■ Text section
IRR Calculator and Formula for Real Estate: A Practitioner's Guide

May 2026 · 20 min

Free IRR Calculator

Enter the equity outflow at Year 0 (as a negative number) and the cash inflows in each subsequent year. For the last year, include both operating distributions and the net sale proceeds (sale price minus loan payoff minus selling costs). The widget computes IRR via Newton-Raphson iteration with a bisection fallback; it returns IRR, MOIC, total profit, and average annual cash-on-cash live as you type.

IRR (LEVERED)
MOIC
TOTAL PROFIT
AVG ANNUAL CASH-ON-CASH

Outputs assume cash flows occur at year-end. For monthly or irregular timing, use Excel's =XIRR() function with explicit dates. For an apples-to-apples MIRR with a chosen reinvestment rate, see the sibling methodology pillar.

DO IT IN APERS

The widget above is fine for a single-deal IRR check. For an actual underwrite — with NOI build-up, debt sizing, exit cap sensitivity, levered/unlevered toggles, and a 2×2 sensitivity table — AQ-130, the Apers Multifamily Value-Add Pocket Model, runs all of it on a single sheet from eight inputs in minutes. Screen your value-add deal →

The Calculator Practitioners Actually Need

Search "IRR calculator" on Google in May 2026 and the top three results are generic finance tools: Calculator.net, OmniCalculator, and a Janover sub-brand that — despite the URL — isn't actually a multi-period IRR calculator. It accepts an initial investment, a single total return, and a holding period, then computes a payback-style return dressed as an IRR. A practitioner modeling a CRE deal who lands there leaves immediately because the tool can't represent the cash flow shape of an actual acquisition.

■ Entries supplied
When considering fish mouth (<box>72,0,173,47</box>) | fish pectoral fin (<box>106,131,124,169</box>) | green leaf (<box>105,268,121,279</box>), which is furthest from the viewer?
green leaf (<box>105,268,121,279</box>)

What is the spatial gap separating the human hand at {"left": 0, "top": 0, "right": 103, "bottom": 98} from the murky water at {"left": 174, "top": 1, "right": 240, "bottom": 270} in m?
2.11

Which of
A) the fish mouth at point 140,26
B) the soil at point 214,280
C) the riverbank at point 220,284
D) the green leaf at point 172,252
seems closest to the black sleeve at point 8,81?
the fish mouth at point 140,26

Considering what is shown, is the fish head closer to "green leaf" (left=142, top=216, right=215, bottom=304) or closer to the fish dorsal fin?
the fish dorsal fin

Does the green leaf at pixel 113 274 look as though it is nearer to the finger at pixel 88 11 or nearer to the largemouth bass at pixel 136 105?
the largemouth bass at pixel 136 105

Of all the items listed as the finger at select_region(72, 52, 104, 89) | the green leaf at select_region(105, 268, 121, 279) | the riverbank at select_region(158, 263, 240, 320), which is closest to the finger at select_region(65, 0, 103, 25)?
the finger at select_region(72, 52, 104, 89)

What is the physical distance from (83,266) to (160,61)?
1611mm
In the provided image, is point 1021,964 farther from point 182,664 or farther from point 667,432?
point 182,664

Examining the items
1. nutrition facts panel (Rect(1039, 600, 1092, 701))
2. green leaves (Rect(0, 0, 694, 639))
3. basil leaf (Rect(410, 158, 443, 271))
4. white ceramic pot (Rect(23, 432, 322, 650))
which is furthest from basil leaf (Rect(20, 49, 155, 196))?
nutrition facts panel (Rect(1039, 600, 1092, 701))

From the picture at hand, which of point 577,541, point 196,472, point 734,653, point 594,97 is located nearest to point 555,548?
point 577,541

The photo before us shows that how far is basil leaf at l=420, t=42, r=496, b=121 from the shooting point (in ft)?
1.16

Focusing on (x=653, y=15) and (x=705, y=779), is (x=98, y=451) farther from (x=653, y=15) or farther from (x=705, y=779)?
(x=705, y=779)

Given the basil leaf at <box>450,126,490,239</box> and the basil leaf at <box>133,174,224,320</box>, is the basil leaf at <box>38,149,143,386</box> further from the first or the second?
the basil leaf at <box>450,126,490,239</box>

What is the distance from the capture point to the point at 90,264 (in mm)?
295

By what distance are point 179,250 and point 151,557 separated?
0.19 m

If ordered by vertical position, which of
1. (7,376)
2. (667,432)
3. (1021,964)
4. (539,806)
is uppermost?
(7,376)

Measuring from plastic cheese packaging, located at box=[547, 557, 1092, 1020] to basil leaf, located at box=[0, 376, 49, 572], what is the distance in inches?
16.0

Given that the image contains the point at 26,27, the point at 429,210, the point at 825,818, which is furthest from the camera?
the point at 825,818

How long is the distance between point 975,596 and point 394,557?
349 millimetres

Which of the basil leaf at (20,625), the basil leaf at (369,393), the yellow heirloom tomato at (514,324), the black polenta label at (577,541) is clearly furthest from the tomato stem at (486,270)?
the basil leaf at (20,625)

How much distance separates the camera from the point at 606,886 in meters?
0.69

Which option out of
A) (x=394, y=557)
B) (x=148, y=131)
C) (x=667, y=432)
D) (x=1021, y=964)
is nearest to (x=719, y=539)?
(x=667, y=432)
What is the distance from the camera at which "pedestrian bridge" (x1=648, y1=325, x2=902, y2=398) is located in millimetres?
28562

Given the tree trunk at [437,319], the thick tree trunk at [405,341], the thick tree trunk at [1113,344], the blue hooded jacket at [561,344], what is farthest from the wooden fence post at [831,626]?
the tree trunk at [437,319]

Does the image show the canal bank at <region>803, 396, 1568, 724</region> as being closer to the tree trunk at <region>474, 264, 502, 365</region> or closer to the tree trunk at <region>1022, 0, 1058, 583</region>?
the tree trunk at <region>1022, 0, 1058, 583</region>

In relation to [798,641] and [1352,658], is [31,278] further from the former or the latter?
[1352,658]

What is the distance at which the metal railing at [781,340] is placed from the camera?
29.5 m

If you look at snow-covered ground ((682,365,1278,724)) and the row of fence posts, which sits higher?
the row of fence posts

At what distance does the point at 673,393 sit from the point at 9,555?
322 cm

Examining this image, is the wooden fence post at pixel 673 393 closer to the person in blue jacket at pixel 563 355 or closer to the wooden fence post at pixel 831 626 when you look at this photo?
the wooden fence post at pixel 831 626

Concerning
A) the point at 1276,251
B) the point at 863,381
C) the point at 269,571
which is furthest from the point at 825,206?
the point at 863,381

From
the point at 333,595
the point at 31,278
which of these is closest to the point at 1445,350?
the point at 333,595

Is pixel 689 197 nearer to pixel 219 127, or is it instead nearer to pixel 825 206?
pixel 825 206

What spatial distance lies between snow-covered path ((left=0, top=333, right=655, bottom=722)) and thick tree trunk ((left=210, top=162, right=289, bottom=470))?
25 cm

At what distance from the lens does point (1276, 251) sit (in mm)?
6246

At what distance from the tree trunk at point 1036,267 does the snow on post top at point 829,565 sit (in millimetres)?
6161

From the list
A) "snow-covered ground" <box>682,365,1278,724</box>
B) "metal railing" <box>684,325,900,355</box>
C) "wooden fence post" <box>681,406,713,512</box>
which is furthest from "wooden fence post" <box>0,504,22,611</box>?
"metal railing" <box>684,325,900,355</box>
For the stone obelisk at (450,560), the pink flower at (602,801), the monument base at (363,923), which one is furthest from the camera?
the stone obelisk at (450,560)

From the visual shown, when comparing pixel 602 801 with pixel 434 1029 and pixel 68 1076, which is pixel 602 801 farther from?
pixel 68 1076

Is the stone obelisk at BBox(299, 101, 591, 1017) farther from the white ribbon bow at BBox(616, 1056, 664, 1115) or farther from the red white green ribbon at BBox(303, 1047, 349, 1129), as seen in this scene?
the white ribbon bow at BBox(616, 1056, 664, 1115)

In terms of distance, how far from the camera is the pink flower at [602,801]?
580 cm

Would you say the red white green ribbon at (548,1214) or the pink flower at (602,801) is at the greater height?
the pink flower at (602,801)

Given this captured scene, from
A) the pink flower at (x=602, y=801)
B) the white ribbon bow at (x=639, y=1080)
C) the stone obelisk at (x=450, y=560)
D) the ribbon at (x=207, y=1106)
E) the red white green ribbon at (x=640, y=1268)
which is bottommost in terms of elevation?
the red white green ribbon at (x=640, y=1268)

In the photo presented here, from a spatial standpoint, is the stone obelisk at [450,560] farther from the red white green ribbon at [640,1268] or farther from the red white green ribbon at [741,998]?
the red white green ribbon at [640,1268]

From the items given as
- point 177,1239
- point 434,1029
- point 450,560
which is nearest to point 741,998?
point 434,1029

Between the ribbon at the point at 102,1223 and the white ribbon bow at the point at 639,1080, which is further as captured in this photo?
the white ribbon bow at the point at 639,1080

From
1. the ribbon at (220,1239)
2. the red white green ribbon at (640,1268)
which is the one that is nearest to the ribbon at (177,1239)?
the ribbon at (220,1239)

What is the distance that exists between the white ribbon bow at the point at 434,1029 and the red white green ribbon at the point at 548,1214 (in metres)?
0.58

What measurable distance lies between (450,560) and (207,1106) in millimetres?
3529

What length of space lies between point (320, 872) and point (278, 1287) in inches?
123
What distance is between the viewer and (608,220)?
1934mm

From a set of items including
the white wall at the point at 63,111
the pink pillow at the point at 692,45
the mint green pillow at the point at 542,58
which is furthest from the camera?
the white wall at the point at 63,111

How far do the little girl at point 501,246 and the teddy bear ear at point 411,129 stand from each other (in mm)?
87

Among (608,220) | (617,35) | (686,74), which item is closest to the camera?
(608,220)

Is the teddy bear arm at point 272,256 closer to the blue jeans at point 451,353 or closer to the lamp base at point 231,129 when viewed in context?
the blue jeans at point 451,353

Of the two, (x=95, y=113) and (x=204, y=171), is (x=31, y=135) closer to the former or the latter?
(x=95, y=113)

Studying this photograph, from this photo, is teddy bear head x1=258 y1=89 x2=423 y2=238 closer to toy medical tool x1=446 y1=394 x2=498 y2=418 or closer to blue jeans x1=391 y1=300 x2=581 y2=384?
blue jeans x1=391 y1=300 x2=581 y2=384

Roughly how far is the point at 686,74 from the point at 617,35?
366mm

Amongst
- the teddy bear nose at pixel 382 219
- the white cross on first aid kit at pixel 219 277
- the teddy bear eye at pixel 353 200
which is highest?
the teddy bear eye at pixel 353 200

■ Assignment
Using the IRR calculator guide, answer each point briefly.
1. Besides operating distributions, what should the final year's cash inflow include?
2. Which Excel function is recommended for monthly or irregular cash flow timing?
3. Which three tools top a Google search for "IRR calculator" in May 2026?

■ Response to the task
1. The net sale proceeds (sale price minus loan payoff minus selling costs).
2. =XIRR(), used with explicit dates.
3. Calculator.net, OmniCalculator, and a Janover sub-brand.